(PROVIDED DATA begins)
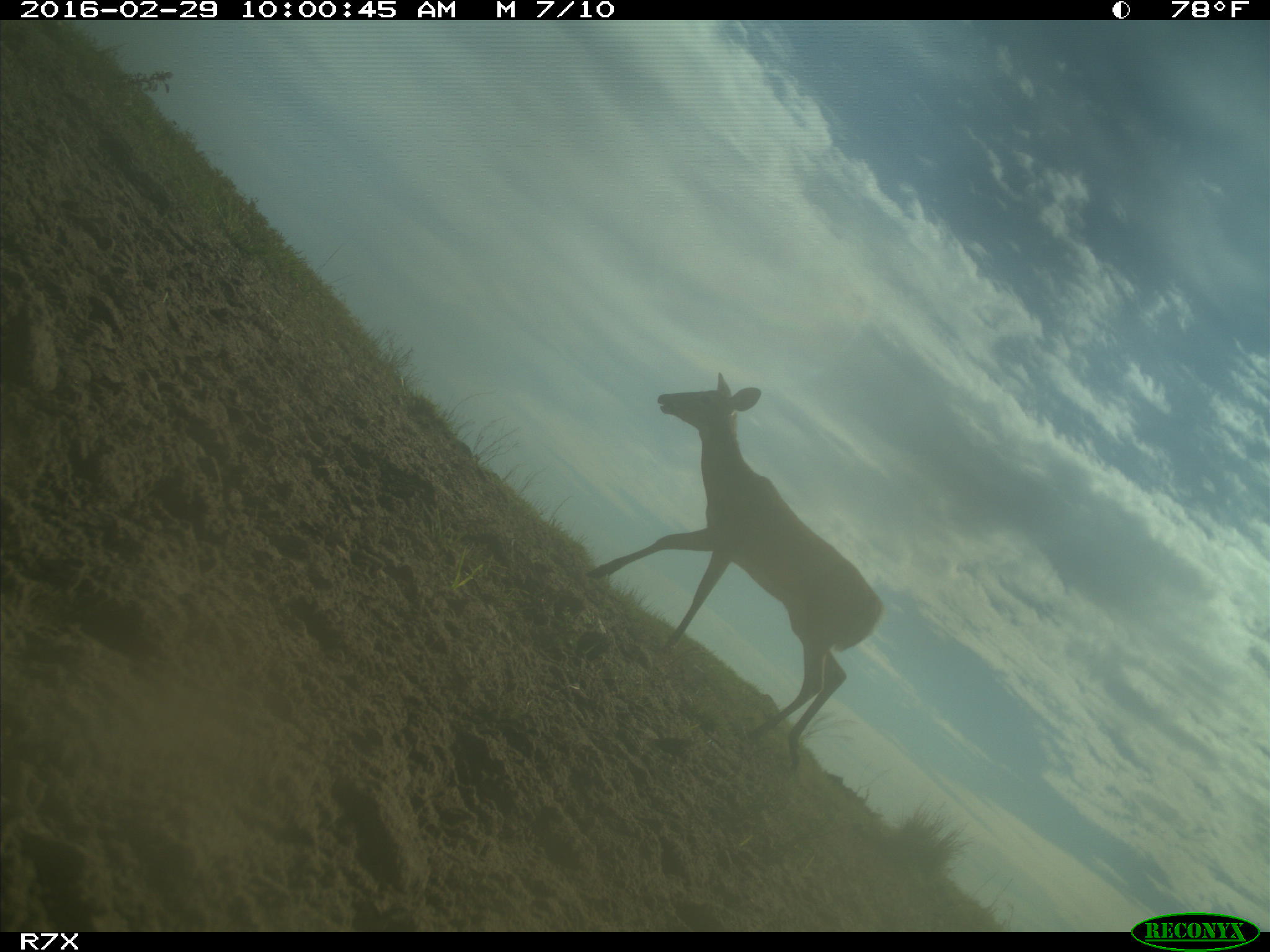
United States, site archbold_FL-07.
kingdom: Animalia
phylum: Chordata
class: Mammalia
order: Artiodactyla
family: Cervidae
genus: Odocoileus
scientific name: Odocoileus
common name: deer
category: unidentified deer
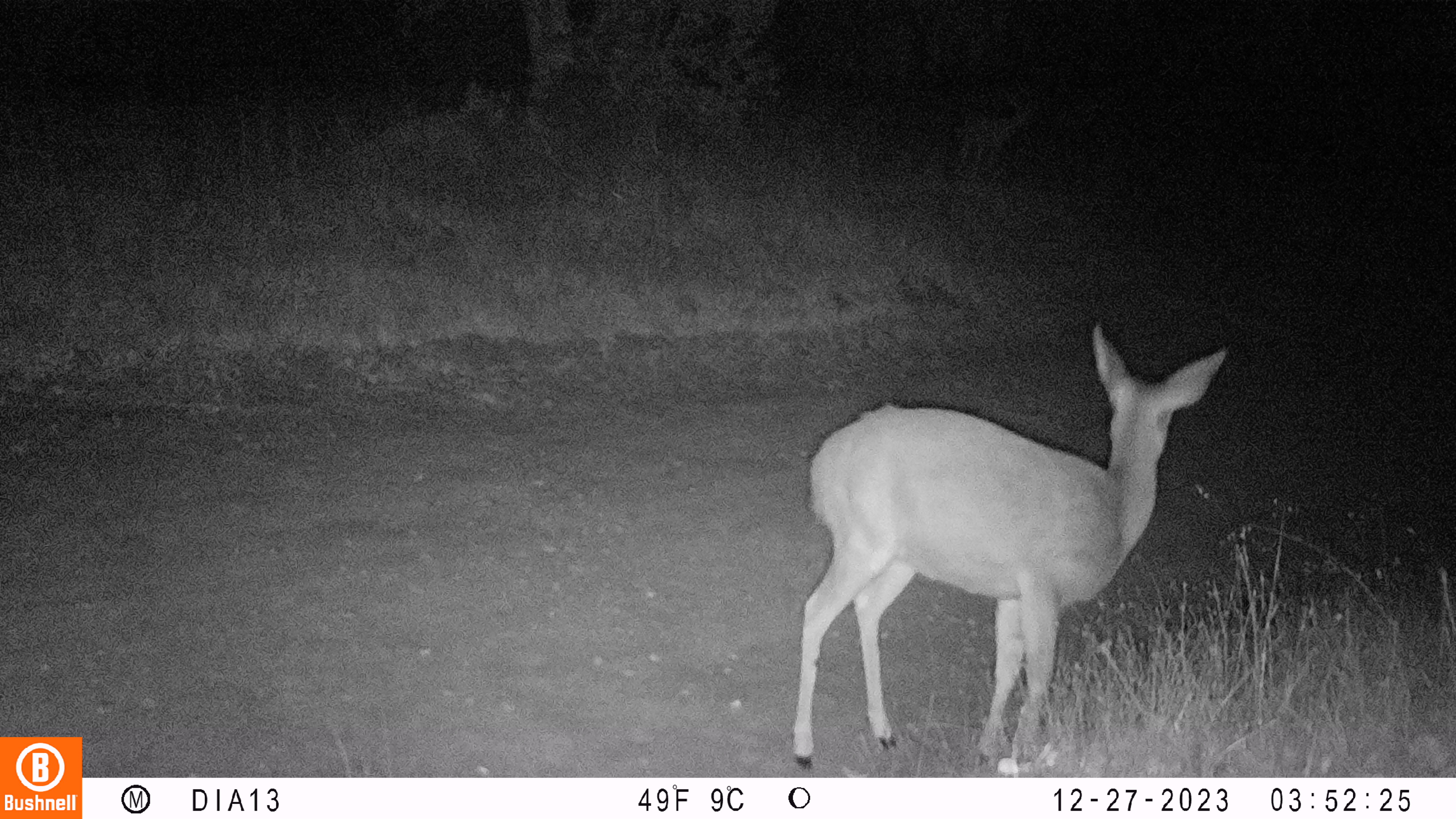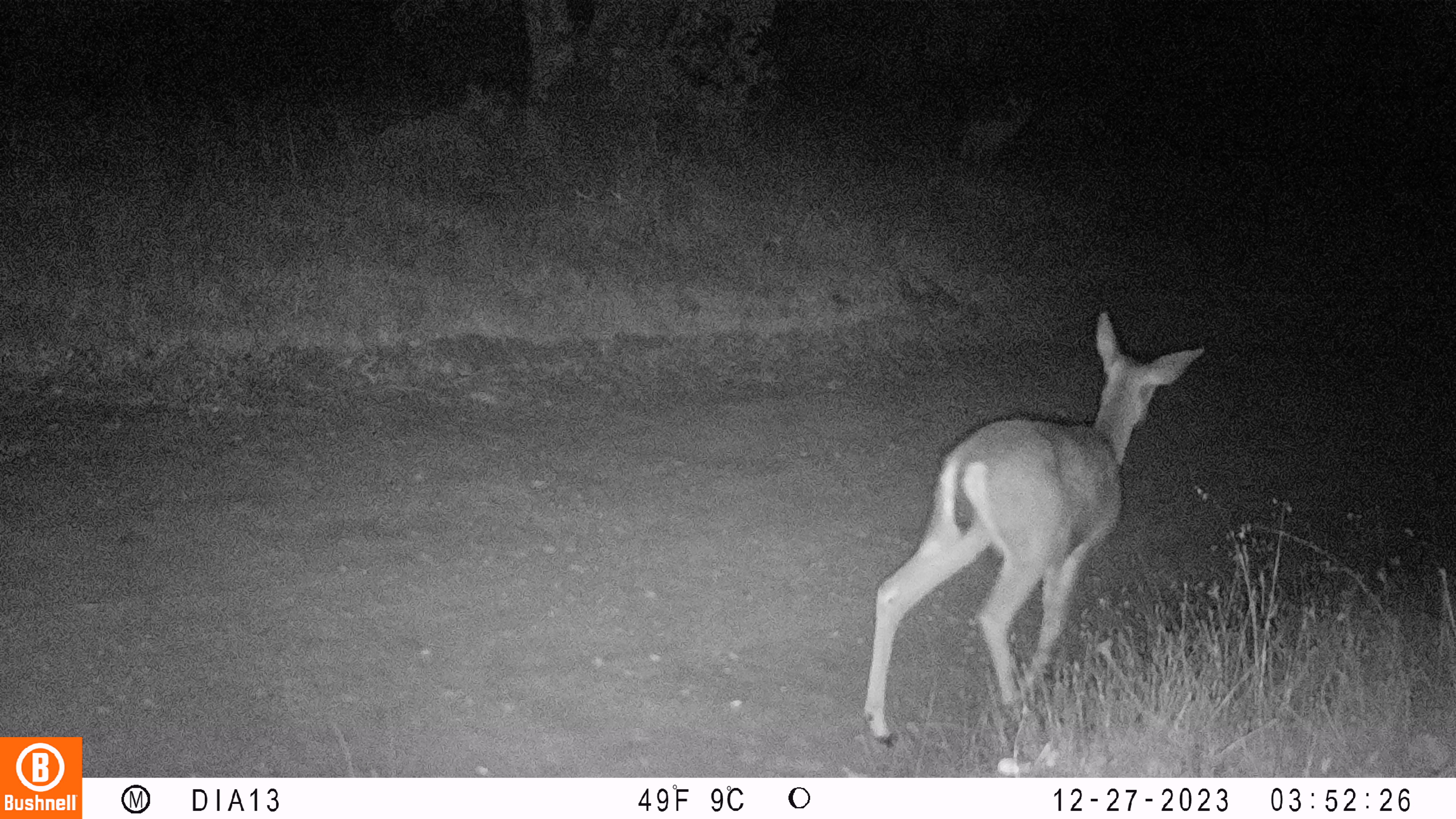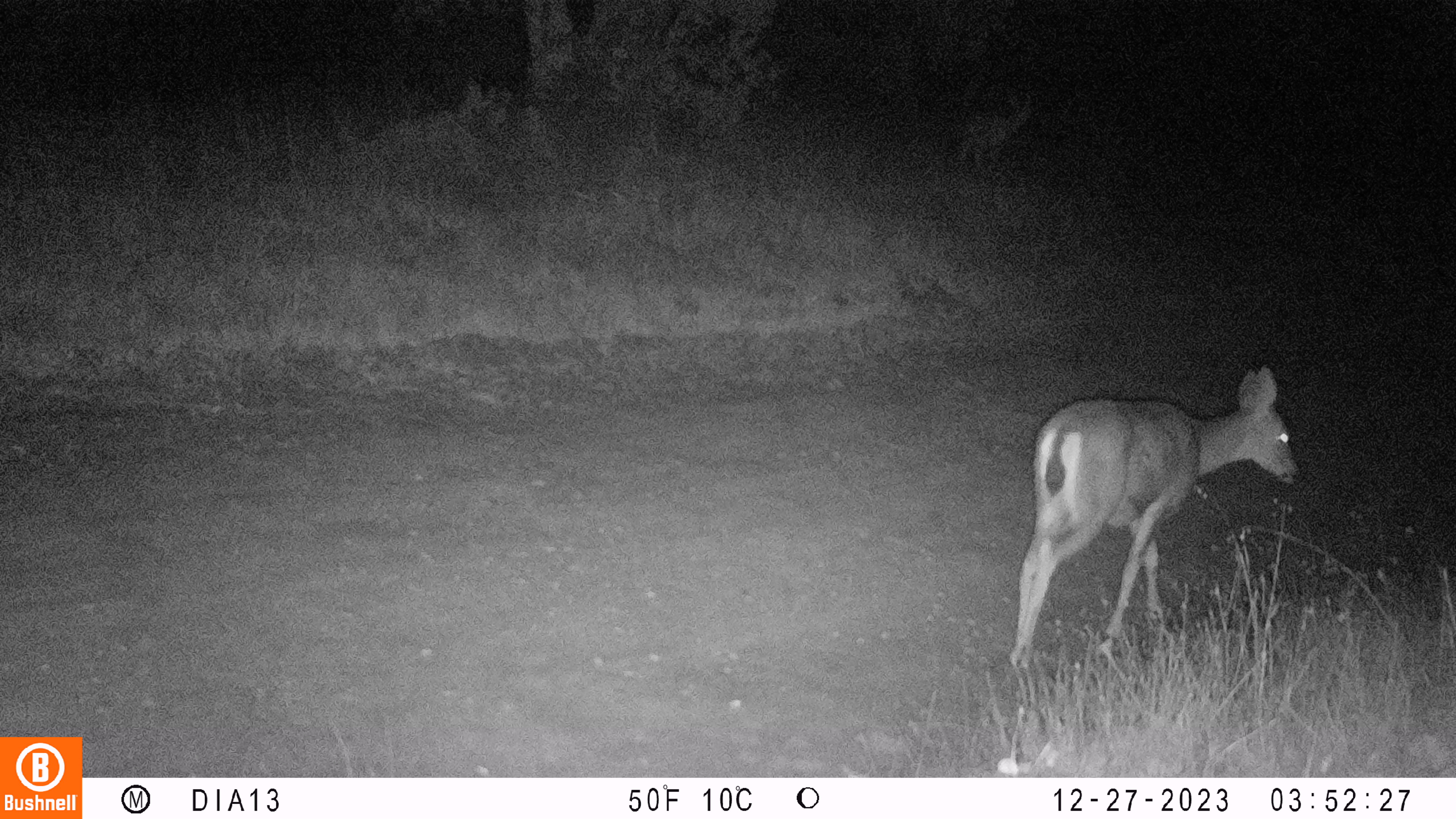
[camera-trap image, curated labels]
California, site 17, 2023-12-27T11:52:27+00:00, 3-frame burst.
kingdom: Animalia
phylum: Chordata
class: Mammalia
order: Artiodactyla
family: Cervidae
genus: Odocoileus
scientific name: Odocoileus hemionus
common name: mule deer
Mule deer (Odocoileus hemionus).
(PROVIDED DATA ends)
### WORK TO COMPLETE
Whatever the records hold apart from pictures should be repeated exactly.

### EXPECTED OUTPUT
United States, site archbold_FL-07.
kingdom: Animalia
phylum: Chordata
class: Mammalia
order: Artiodactyla
family: Cervidae
genus: Odocoileus
scientific name: Odocoileus
common name: deer
category: unidentified deer
[camera-trap image, curated labels]
California, site 17, 2023-12-27T11:52:27+00:00, 3-frame burst.
kingdom: Animalia
phylum: Chordata
class: Mammalia
order: Artiodactyla
family: Cervidae
genus: Odocoileus
scientific name: Odocoileus hemionus
common name: mule deer
Mule deer (Odocoileus hemionus).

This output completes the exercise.